The Barber of Seville
Friday, January 23, 7:30 p.m. and Saturday, January 24, 7:30 p.m.
Scheidt Family Performing Arts Center
Jake Stamatis as Figaro (Figaro! Figaro!) and the other talent at Opera Memphis are sure to bring this musically rapturous and comically abundant masterpiece to life. It stars a penniless student (who is actually a wealthy Count), and the good girl who is willing to do whatever it takes to be with him.
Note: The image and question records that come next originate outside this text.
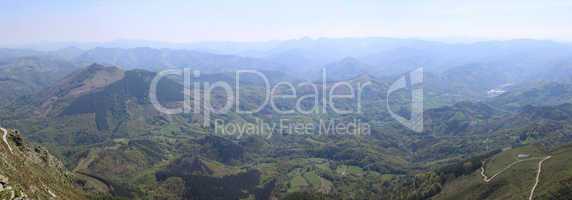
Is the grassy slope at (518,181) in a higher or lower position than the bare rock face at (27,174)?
lower

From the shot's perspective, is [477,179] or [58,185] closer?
[58,185]

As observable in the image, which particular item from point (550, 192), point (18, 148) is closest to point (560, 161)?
point (550, 192)

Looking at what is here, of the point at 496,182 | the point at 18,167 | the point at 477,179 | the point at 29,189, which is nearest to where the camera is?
the point at 29,189

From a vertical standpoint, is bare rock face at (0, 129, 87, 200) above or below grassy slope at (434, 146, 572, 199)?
above

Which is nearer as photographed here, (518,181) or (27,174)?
(27,174)

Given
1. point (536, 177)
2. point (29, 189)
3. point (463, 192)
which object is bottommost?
point (463, 192)

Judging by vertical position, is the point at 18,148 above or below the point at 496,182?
above

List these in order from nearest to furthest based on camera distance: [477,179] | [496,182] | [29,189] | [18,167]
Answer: [29,189] < [18,167] < [496,182] < [477,179]

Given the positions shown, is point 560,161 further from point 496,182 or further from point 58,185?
point 58,185

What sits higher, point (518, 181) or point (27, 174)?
point (27, 174)

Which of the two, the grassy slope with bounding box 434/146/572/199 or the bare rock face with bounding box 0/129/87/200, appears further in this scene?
the grassy slope with bounding box 434/146/572/199

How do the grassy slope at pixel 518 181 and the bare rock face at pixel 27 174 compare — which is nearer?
the bare rock face at pixel 27 174
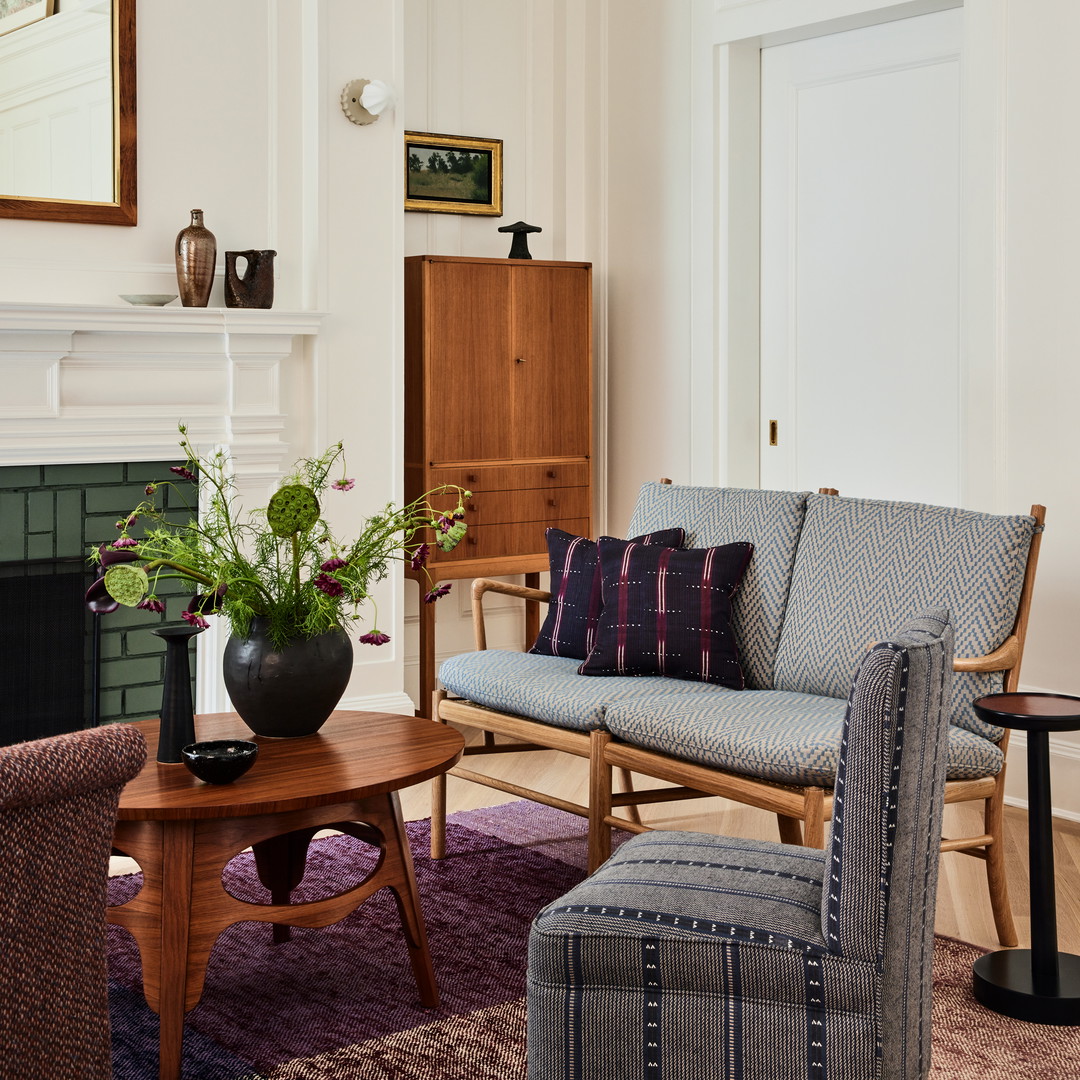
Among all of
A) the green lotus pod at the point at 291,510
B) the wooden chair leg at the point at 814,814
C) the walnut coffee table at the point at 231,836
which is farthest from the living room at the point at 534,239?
the walnut coffee table at the point at 231,836

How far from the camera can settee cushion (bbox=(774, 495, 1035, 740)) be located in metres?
2.92

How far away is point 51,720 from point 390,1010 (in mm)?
1916

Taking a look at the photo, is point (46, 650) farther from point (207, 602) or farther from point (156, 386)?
point (207, 602)

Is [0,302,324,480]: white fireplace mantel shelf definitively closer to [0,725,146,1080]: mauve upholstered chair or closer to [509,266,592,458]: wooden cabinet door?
[509,266,592,458]: wooden cabinet door

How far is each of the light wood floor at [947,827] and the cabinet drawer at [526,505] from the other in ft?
2.85

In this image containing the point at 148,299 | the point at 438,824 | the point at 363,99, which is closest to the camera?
the point at 438,824

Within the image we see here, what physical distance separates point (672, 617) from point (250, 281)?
1.81 meters

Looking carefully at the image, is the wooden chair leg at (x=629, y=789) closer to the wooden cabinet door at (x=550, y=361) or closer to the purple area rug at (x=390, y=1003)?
the purple area rug at (x=390, y=1003)

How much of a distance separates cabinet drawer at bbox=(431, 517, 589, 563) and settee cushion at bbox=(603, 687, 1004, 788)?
174cm

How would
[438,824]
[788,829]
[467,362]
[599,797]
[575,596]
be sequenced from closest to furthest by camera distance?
[599,797], [788,829], [438,824], [575,596], [467,362]

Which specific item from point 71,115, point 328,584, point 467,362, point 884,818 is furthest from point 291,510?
point 467,362

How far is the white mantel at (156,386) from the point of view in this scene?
12.7ft

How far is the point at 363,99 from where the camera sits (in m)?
4.41

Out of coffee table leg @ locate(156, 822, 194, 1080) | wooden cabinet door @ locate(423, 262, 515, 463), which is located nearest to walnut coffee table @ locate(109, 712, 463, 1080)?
coffee table leg @ locate(156, 822, 194, 1080)
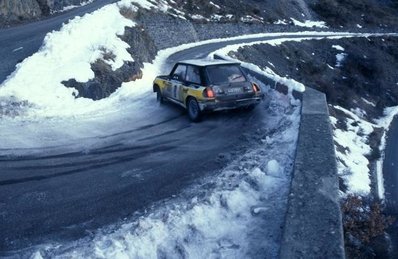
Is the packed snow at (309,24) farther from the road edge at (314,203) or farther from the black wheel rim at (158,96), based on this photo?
the road edge at (314,203)

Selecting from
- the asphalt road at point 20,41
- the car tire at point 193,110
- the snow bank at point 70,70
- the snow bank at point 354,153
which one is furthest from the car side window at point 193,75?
the asphalt road at point 20,41

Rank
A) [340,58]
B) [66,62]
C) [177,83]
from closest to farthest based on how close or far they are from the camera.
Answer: [177,83], [66,62], [340,58]

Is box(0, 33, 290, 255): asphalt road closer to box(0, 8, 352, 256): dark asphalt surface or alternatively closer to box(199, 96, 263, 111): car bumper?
box(0, 8, 352, 256): dark asphalt surface

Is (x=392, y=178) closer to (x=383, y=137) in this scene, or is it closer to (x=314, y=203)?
(x=383, y=137)

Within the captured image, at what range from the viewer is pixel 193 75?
1180 centimetres

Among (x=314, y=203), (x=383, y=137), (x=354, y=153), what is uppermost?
(x=314, y=203)

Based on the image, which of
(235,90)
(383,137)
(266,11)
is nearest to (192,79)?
(235,90)

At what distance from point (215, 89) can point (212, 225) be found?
600cm

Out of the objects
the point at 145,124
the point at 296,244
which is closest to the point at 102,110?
the point at 145,124

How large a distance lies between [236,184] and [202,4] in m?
34.8

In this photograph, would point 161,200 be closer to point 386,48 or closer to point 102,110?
point 102,110

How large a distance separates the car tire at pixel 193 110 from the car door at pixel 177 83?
1.69 ft

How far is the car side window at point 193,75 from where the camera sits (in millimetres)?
11602

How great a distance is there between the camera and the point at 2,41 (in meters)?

Standing in their way is a greedy guardian, a possibly sociopathic music teacher, and a romantically frustrated maidservant. Who can unravel the twisted webs they weave and ensure a happy ending? None other than everyone’s favorite barber, Figaro himself.
Italian with English and Spanish subtitles
FOOD: Science, Culture, and Cuisine
Memphis Museum of Science and History
Saturday, January 24–June 30
This multi-sensory feast of an exhibition will engage you through sight, taste, smell, touch, and sound to think about food in new ways. It’s a playful, curiosity‑sparking celebration of all things food, first presented by the City of Science and Industry Museum in Paris — now featured at the Pink Palace. And the museum is kicking it off right with its "Food: The First Bite" event on opening day.
There will be hands‑on activities from 11 a.m. to 2 p.m. that invite guests to explore their senses, food webs, chemistry, and more. At 2 p.m. in the Circus, take part in a lively storytime to round out the day.